Do środy, 8 listopada, zrealizowano już 1983 wniosków od rodziców y wypłacono 999.500 złotych wynika z informacji przekazanej przez Urząd Miasta portalowi Wadowice24.pl. Drugi rok z rzędu władze miasta wypłacają uczniom podstawówek tzw. bon edukacyjny.
Zbieranie wniosków od rodziców potrwa do 30 listopada - przypomniał w środę tutejszy urząd. Ta ostatnia data jest o tyle ważna, że wnioski złożone po terminie nie będą już rozpatrywane.
To, kiedy ktoś dostanie bon zależy od skutecznie dostarczonej decyzji o jego przyznaniu. Wypłacanie bonów potrwa najpóźniej do końca tego roku. Sposób przekazania bonu zależy od formy, którą wybrali wnioskujący - poinformowała Małgorzata Targosz - Stroch, kierownik Wydziału Promocji Urzędu Miejskiej w Wadowicach.

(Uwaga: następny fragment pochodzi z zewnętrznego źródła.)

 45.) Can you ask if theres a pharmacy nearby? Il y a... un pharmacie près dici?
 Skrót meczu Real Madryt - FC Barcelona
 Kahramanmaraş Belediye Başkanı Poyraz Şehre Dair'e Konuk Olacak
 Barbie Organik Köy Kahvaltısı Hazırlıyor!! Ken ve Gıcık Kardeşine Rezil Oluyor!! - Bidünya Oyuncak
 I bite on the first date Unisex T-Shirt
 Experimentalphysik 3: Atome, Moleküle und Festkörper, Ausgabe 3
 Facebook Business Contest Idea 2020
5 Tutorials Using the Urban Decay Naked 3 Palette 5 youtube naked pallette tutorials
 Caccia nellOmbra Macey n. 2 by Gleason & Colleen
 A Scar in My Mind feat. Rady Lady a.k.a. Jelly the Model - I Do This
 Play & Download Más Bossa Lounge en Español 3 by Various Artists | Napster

W zeszłym roku z programu skorzystało 2721 dzieci. W tym roku miasto chce poprawić ten wynik, ponieważ podczas pierwszej edycji blisko pół tysiąca dzieci nie skorzystało z wypłat. Powód?

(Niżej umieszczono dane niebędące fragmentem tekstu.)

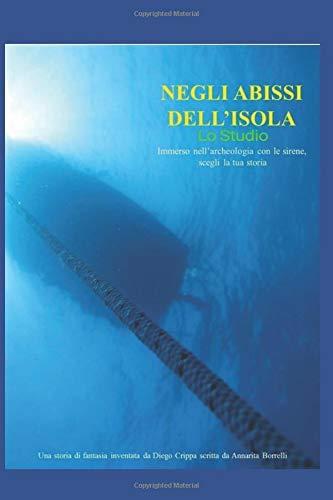 Negli abissi dell'isola - Lo Studio: Studio di archeologia subacquea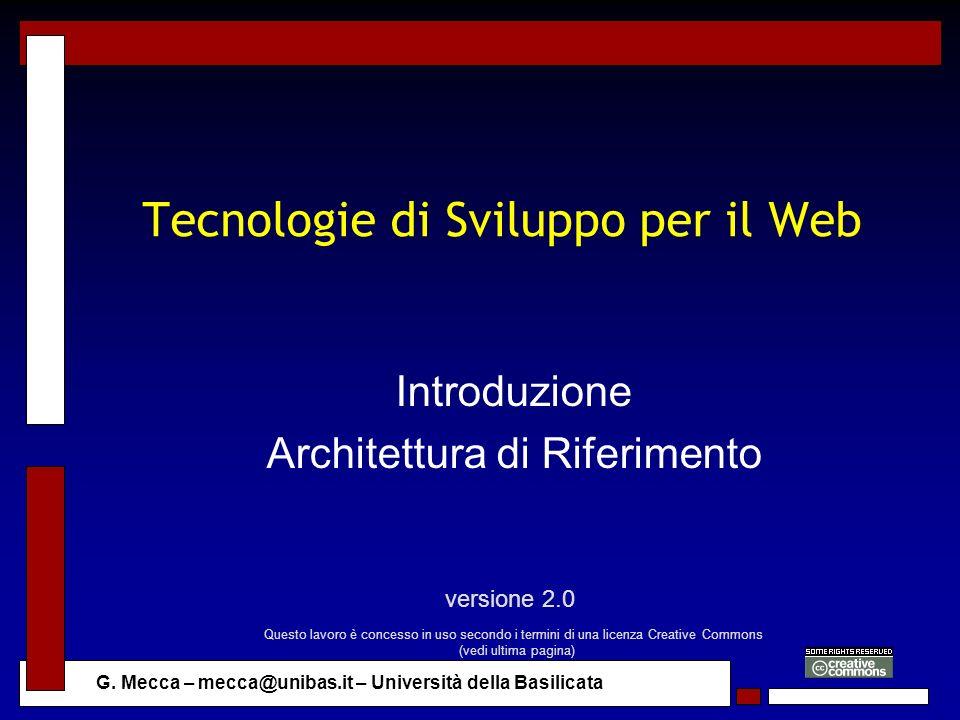 G. Mecca – mecca@unibas.it – Università della Basilicata Tecnologie di Sviluppo per il Web Introduzione Architettura di Riferimento versione 2.0 Quest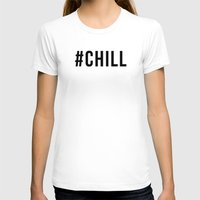 chill T-shirts featuring CHILL by #ARTIST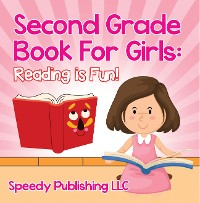 Cover Second Grade Book For Girls: Reading is Fun!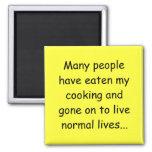 Mucha gente ha comido mi cocinar imán para frigorifico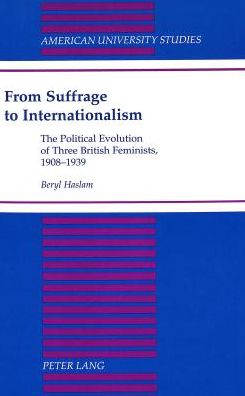 From Suffrage to Internationalism: The Political Evolution of Three British Feminists, 1908-1939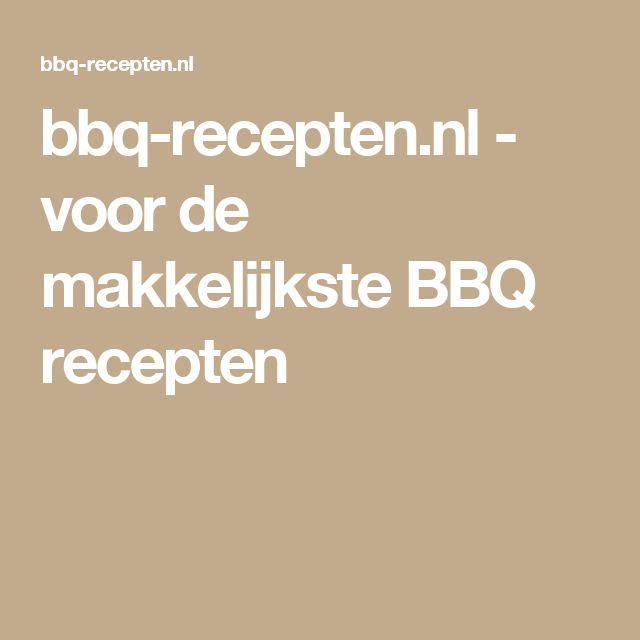 bbq-recepten.nl - voor de makkelijkste BBQ recepten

Rodzice po prostu nie złożyli wniosków, dlatego w tym roku wypłaty będą wcześniej i chcemy ruszyć we wrześniu z akcją informacyjną do rodziców, by nie zapomnieli - przekazał burmistrz Bartosz Kaliński.
Jak dodał, miasto przewidziało na wypłaty w sumie ok. 1,6 mln zł. Jednocześnie włodarza Wadowic zapowiada, że na przyszłym roku również zostaną zabezpieczone pieniądze na trzecią edycję programu.
Aby skorzystać z wypłat dla dzieci, rodzice muszą złożyć wniosek w Miejskim Ośrodku Pomocy Społecznej przy ulicy Wojtyłów. Prawo do wypłaty 500 zł ma jeden z dwojga rodziców, który jest zameldowany w gminie Wadowic i którego dziecko uczęszcza do szkoły podstawowej i zamieszkuje na terenie gminy Wadowice.
Pieniądze, które otrzymają rodzice, należy wydać na sfinansowanie rozwoju edukacyjnego i wychowawczego dziecka. Nie ma potrzeby rozliczania się tych pieniędzy. MOPS zastrzegł sobie, że może przeprowadzić wywiad środowiskowy.
Wypłata bonu edukacyjnego w tej formie to pomysł wadowicki, realizowany tylko w tej gminie w Polsce.